In this article, we will see how to build and run a docker container from the Dockerfile.

Let’s write an example Dockerfile which contains the instructions on how to build the Docker image.

# Use an official Python runtime as a parent image
FROM python:3.7-slim

# Set the working directory to /app
WORKDIR /app

# Copy the current directory contents into the container at /app
COPY . /app

# Install any needed packages specified in requirements.txt
RUN pip install --trusted-host pypi.python.org -r requirements.txt

# Make port 80 available to the world outside this container
EXPOSE 80

# Define environment variable
ENV NAME World

# Run app.py when the container launches
CMD ["python", "app.py"]

The above Dockerfile starts by setting an official Python 3.7 image, sets the working directory to /app, copies the current directory into the container, installs the packages specified in requirements.txt, exposes port 80, sets an environment variable, and finally runs app.py when the container launches.

Building the docker image

We can docker build command to build the docker image. This command takes the path of the Dockerfile as an argument and builds the Docker image based on the instructions specified in the Dockerfile.

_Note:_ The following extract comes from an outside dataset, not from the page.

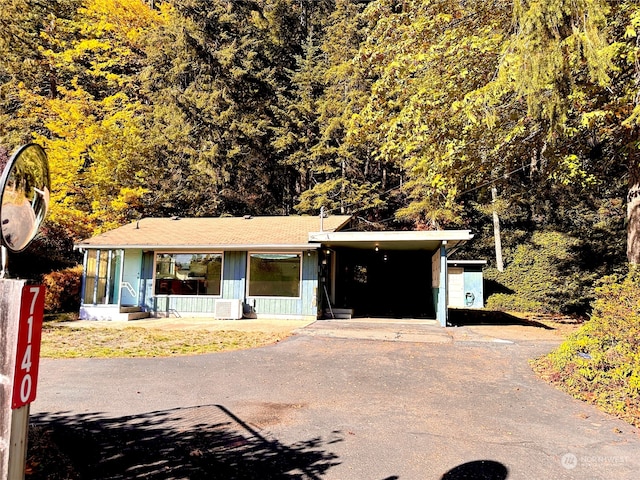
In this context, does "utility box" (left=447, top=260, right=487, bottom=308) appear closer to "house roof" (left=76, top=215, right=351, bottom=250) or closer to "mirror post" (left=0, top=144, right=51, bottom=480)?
"house roof" (left=76, top=215, right=351, bottom=250)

docker build -t my-flask-app .

The -t option in the above command tells about the name of the docker image and “.” indicates the location of the docker file which is nothing but the current directory.

Run the Docker container

Once the Docker image is built, we can use the docker run command to create and run the Docker container from the Docker image. Following is the command to run the docker container.

docker run -p 4000:80 my-flask-app

In the above command, -p specifies the port mapping i.e. port 4000 on the host machine is mapped to port 80 in the container and my-flask-app is the name of the Docker image.